→ **Goal a**: Format the records from the line containing "Within the frame" through the line containing "4.05 metres", both included, as a JSON list of strings with one string per line and no blank lines.

→ **Extract**:
Wednesday, September 25, 2013

Engagement Rings

One of the reasons I LOVE working in the jewelry business is that I get to help make people happy, whether it’s people finding gifts for themselves or for loved ones, or people receiving jewelry as a gift. Engagement rings are one of the most fun gifts for me to help someone pick out: whether the ring comes as a total surprise or the couple selects it together, being part of something that will be worn forever is such a treat.

Although the modern American idea of an engagement ring dates back only to the late 19th and early 20th centuries, variations on the engagement ring have existed for millennia and across cultures, including the ancient Egyptians, Greeks, Romans, and many groups across Asia. Egyptians wore and were buried in a thin silver or gold band, Romans had an iron and gold band, the latter for out of the house wear only, and Asian rulers used rings as a way to identify their multiple wives. Christians increasingly embraced the engagement ring tradition beginning in the 13th century. The first known engagement ring featuring diamonds arrived on the scene in 1477, when Archduke Maximilian of Austria presented Mary of Burgundy with a band set with diamond “chips” in the shape as a letter “M.” However, non-diamond engagement ring trends would continue for centuries. In eighteenth-century America, for example, colonial women often turned the standard engagement gift of a sewing thimble into a ring by removing the thimble’s top. When diamonds were discovered in South Africa at Cape Colony in 1867, the sudden plentiful supply allowed diamond jewelry to really take off. By the end of the 1800s, the modern diamond engagement ring was becoming increasingly well-established, but it took a clever DeBeers marketing campaign in the 1930s to make the link between diamonds and love as firm as it is today in our minds. Nevertheless, non-diamond engagement rings aren’t going anywhere – one need look no further than the Duchess of Cambridge’s engagement ring, which features a large center sapphire surrounded by diamonds, for evidence that the diamond solitaire is not your only option.

→ **Data for the task**:

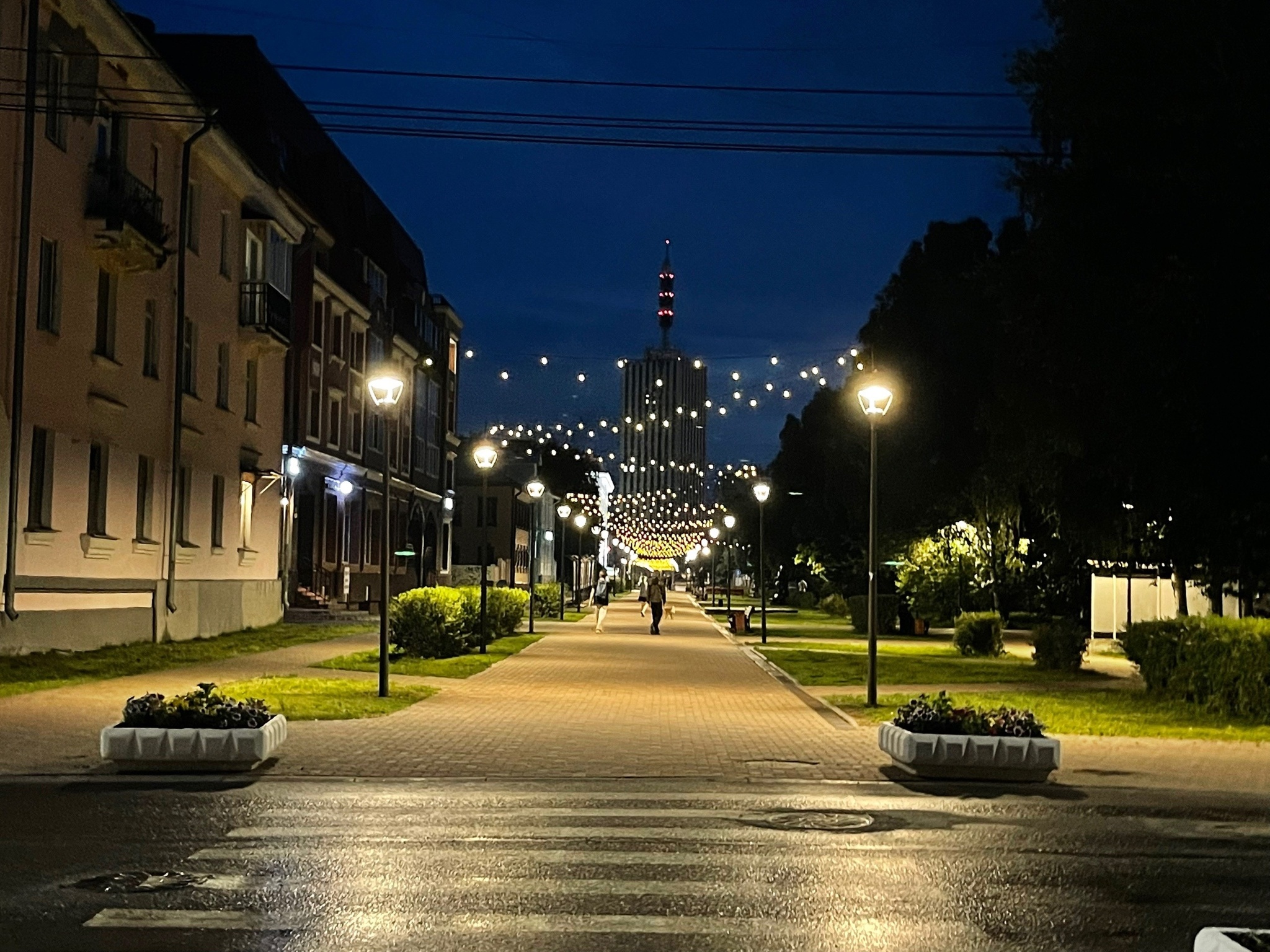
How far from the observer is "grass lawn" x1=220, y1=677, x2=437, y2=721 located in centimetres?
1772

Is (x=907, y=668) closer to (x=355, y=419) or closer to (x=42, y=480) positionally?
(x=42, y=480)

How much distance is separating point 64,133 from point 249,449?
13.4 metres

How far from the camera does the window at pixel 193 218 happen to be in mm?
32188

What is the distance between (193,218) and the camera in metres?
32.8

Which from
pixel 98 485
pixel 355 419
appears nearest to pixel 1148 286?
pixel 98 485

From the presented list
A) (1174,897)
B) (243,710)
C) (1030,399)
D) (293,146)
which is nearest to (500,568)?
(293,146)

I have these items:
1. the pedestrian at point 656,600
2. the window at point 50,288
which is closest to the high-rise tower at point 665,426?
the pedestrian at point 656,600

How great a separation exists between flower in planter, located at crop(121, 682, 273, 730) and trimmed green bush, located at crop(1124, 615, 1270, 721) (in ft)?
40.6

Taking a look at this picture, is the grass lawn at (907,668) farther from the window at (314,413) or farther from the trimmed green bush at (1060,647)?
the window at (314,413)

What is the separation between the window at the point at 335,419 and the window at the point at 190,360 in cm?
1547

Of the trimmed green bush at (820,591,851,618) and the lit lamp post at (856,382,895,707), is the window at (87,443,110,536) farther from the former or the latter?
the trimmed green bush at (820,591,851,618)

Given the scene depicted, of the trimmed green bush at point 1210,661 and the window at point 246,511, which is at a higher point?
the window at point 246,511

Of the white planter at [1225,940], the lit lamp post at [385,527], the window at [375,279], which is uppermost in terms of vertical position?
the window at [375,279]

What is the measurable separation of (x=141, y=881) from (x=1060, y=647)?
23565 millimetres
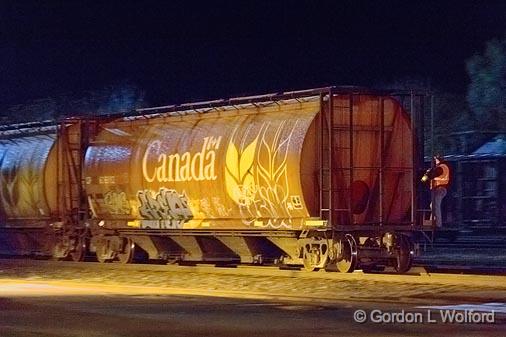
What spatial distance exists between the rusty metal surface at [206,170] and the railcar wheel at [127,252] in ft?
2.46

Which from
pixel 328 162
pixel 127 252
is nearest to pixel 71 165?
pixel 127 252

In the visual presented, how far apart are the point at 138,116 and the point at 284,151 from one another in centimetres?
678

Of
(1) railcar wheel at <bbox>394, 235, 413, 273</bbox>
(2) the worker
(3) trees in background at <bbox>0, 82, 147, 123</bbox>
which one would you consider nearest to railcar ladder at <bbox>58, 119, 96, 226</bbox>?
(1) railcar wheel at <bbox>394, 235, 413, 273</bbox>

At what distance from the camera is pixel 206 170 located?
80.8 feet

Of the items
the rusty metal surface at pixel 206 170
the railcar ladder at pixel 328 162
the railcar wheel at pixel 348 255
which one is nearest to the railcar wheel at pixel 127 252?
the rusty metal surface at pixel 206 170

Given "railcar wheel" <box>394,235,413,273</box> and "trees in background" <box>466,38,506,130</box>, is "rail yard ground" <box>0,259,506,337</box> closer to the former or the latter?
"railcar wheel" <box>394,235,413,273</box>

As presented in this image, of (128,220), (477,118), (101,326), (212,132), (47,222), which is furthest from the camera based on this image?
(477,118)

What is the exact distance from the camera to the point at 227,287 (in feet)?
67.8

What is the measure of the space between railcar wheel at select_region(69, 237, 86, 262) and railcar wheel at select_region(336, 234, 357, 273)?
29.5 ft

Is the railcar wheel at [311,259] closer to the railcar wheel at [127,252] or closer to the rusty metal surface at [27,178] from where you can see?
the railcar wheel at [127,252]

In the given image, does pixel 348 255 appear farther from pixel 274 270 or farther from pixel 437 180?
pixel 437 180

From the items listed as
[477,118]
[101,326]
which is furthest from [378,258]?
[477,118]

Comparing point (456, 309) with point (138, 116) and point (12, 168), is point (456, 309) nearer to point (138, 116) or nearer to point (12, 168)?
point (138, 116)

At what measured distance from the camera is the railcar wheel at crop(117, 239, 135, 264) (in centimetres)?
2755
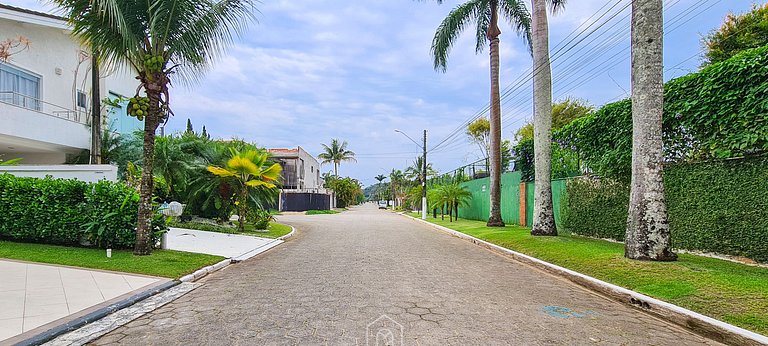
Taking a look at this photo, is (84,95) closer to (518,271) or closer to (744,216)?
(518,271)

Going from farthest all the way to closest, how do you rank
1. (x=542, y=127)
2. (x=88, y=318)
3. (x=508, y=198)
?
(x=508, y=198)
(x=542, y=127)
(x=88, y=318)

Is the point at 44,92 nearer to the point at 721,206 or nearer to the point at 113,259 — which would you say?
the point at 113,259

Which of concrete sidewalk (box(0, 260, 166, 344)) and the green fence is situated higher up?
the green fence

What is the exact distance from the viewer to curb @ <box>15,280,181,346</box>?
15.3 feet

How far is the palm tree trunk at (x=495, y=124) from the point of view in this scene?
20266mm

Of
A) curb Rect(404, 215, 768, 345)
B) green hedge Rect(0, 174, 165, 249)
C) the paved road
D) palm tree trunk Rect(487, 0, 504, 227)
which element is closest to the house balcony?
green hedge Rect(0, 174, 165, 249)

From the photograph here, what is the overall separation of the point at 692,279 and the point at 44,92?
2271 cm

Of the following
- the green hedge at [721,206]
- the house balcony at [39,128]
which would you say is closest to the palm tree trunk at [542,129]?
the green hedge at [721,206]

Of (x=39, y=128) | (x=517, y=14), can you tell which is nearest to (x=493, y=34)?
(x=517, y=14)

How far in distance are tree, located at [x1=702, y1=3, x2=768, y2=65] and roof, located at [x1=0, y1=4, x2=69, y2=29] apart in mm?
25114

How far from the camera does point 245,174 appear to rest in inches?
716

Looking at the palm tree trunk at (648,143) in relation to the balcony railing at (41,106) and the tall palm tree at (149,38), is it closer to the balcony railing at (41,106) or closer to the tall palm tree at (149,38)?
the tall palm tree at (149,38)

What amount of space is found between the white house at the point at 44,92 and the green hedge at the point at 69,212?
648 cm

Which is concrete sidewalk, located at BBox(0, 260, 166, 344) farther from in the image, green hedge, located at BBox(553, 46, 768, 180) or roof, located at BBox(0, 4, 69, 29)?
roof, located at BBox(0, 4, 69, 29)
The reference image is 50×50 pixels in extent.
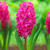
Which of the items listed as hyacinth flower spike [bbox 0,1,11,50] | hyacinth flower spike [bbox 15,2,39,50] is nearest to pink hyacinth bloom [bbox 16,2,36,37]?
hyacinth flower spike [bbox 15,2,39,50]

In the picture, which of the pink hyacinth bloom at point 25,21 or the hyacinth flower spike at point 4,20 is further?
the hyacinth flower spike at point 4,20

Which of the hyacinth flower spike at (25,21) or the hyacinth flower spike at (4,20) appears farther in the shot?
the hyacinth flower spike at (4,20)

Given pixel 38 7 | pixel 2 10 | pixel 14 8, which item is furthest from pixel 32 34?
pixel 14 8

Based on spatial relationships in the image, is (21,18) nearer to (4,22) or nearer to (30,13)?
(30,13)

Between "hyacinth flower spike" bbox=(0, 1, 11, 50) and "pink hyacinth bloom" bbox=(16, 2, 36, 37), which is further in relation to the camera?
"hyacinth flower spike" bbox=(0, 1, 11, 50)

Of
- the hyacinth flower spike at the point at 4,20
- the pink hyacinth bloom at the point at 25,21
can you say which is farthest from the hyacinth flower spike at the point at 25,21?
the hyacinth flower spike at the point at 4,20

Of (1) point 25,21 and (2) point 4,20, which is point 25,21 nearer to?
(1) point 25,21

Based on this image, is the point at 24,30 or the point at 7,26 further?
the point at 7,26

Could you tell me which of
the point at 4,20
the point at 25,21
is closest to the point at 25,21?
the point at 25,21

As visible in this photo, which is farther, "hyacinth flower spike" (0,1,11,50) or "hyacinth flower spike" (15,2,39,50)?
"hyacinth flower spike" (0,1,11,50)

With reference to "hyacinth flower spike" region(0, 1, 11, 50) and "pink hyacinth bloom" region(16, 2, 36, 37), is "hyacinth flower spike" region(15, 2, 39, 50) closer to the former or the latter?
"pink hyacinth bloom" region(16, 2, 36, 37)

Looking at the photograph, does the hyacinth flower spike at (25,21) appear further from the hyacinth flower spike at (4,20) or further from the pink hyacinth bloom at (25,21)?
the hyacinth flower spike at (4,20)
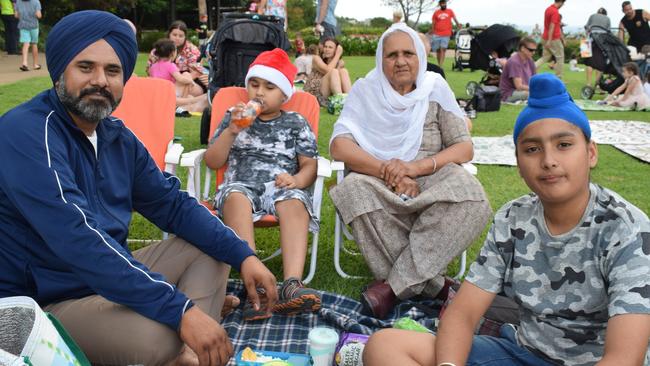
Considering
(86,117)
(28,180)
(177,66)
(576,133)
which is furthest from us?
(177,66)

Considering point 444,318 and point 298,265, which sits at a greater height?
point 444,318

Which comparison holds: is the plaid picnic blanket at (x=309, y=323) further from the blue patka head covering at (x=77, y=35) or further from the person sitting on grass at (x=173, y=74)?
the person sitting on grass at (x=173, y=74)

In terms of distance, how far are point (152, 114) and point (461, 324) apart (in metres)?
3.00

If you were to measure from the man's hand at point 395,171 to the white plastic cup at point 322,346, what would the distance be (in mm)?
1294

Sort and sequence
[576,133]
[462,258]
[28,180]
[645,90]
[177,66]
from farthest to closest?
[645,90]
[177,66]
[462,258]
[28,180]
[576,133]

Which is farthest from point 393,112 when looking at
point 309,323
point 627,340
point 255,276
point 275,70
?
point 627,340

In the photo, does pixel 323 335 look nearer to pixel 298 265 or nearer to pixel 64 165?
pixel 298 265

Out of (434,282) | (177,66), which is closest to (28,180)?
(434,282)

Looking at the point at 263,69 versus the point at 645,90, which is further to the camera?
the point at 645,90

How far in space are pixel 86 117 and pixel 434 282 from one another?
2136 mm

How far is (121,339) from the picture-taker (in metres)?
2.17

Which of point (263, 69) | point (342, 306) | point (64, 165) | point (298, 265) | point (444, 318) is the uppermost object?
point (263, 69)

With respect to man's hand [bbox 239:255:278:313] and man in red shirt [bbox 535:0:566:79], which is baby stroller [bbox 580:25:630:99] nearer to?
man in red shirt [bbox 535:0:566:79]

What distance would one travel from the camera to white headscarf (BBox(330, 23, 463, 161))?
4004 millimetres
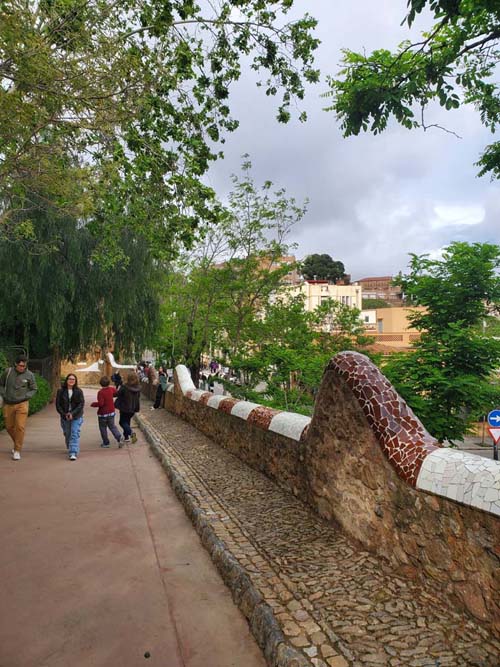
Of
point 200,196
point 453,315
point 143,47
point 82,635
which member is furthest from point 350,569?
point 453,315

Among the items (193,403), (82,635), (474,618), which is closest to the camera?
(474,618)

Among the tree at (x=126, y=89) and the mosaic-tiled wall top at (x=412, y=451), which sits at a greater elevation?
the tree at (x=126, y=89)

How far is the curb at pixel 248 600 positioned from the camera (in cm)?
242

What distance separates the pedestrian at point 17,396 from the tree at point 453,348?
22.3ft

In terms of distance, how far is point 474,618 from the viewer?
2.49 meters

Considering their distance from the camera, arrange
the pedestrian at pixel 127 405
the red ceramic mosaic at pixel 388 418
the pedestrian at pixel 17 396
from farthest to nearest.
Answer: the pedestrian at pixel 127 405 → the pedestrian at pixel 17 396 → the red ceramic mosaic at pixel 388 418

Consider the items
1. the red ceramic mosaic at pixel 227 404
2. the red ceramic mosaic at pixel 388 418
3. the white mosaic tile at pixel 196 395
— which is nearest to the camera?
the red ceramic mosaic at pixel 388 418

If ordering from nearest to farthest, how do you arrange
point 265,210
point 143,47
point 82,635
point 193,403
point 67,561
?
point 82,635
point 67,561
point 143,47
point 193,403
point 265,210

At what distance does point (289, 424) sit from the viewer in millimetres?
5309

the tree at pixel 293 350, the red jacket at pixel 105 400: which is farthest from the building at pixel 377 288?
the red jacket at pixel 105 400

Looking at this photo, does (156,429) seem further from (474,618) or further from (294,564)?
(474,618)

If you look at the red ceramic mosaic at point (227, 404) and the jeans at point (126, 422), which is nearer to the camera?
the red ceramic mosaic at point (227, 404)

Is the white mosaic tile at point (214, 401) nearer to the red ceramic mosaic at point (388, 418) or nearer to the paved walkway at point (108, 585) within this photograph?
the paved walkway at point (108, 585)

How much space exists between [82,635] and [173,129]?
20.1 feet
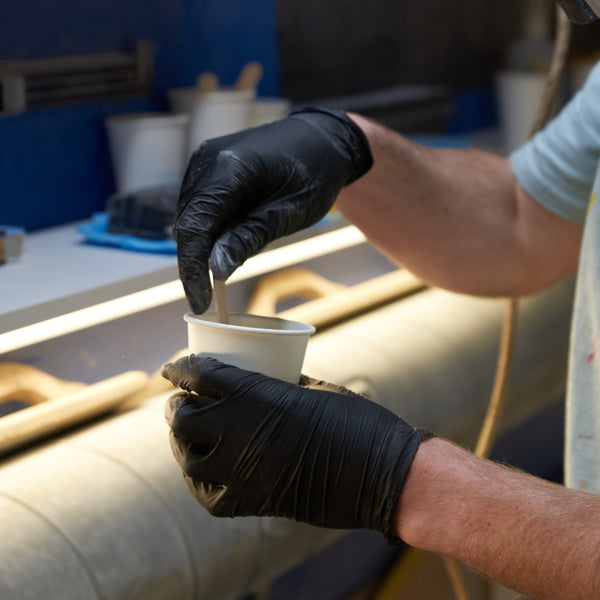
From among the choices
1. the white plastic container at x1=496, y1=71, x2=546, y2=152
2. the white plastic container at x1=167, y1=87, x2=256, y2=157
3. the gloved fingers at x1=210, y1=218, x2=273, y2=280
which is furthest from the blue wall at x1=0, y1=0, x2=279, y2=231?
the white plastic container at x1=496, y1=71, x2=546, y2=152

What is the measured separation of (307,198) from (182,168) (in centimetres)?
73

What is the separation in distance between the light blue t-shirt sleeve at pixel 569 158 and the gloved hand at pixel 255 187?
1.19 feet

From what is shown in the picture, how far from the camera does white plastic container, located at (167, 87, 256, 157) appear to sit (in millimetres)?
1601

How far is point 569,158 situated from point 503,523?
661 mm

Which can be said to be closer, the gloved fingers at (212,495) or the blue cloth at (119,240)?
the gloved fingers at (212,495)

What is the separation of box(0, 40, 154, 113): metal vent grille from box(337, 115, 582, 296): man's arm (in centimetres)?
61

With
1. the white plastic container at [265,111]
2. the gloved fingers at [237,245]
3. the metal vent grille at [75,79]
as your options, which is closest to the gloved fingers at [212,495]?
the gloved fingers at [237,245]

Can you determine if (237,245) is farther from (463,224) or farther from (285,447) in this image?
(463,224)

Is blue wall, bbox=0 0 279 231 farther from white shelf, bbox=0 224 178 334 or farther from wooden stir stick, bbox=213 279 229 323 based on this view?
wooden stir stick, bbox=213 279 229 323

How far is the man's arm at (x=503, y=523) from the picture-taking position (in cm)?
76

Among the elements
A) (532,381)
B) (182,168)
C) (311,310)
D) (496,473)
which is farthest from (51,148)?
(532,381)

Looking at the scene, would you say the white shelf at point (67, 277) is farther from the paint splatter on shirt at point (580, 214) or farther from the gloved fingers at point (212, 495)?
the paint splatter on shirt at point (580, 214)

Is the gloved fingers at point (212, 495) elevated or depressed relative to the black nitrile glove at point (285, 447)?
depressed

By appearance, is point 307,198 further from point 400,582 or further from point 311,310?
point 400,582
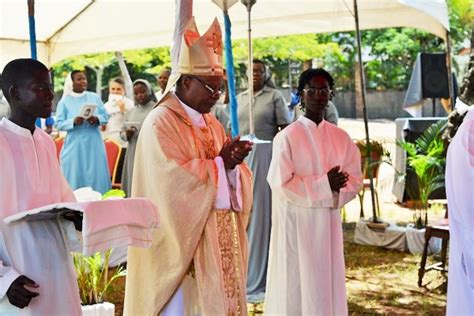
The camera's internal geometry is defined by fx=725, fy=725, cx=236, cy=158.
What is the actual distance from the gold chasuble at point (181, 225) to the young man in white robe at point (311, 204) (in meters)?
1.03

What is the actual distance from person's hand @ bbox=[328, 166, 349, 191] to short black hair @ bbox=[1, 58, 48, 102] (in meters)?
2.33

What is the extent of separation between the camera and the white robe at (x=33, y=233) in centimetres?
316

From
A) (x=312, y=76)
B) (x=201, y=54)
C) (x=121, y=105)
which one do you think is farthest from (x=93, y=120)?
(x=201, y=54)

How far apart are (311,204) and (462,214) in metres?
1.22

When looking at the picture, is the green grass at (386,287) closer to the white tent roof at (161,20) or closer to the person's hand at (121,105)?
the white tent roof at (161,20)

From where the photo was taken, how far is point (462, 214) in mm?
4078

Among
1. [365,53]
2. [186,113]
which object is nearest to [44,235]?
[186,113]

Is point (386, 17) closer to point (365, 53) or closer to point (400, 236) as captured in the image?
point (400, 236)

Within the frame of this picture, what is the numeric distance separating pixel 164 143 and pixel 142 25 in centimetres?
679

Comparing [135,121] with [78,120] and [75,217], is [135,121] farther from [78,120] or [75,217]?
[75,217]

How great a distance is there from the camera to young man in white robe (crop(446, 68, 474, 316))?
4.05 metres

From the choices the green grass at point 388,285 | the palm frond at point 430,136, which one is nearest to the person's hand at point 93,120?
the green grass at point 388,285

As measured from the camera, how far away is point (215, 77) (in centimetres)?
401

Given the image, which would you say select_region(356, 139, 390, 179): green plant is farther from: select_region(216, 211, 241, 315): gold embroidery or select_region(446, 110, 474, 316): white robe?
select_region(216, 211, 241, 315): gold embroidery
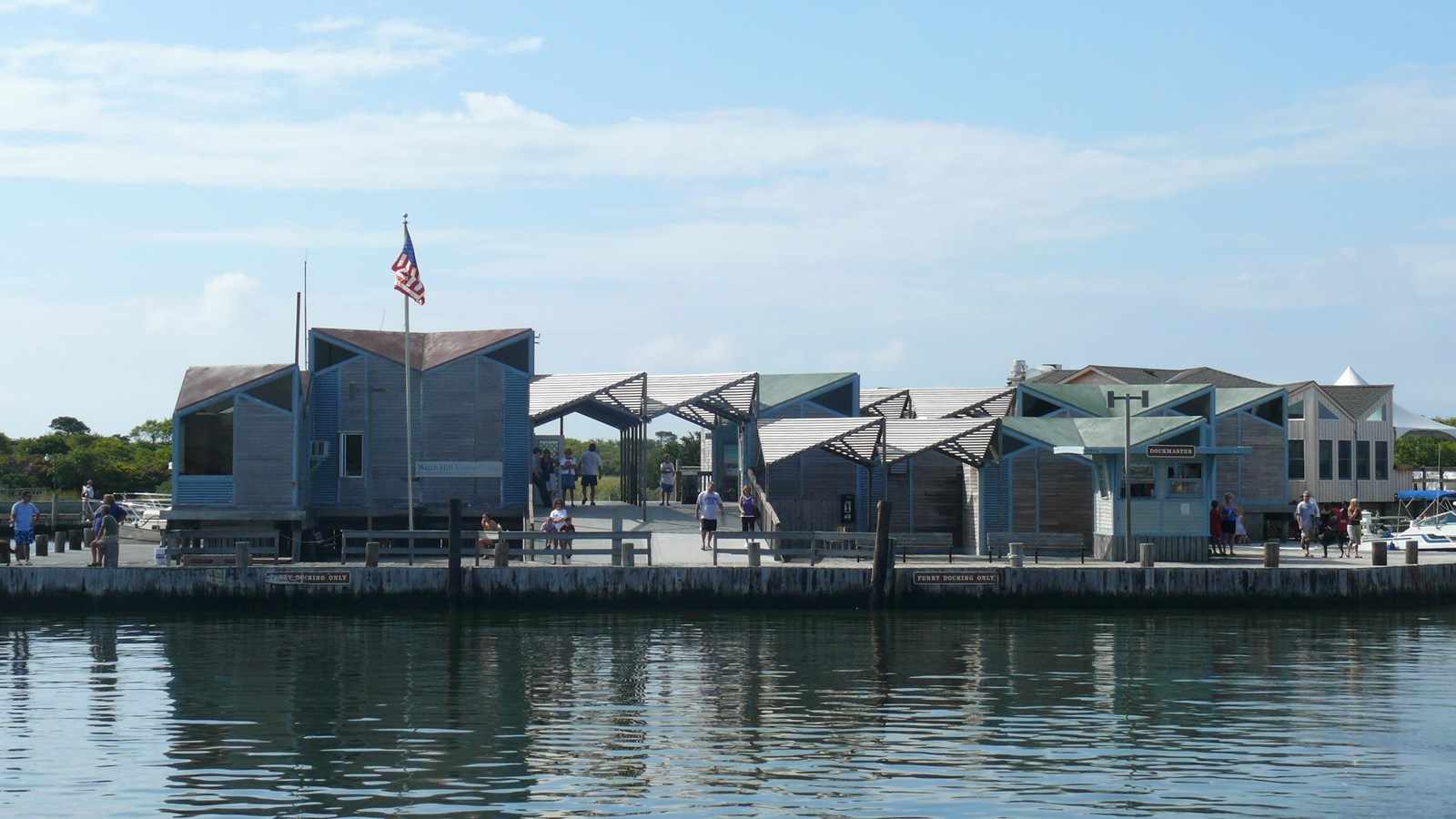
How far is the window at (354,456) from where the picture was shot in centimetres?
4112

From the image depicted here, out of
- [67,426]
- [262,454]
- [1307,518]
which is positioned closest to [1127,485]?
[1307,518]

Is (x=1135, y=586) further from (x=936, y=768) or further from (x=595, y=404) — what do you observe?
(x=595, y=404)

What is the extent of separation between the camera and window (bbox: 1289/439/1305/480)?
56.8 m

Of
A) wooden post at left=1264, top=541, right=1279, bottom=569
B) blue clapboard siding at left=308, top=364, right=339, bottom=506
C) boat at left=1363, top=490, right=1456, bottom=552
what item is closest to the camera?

→ **Goal b**: According to the post on engagement rings, in what year did the first known engagement ring featuring diamonds appear?

→ **Exercise solution a**:
[
  "Within the frame of this picture, what is the numeric distance separating pixel 164 143 and pixel 142 25 in centimetres?",
  "679",
  "Comparing [135,121] with [78,120] and [75,217], is [135,121] farther from [78,120] or [75,217]?",
  "[75,217]",
  "How great a distance is there from the camera to young man in white robe (crop(446, 68, 474, 316))?",
  "4.05 metres"
]

→ **Exercise solution b**: 1477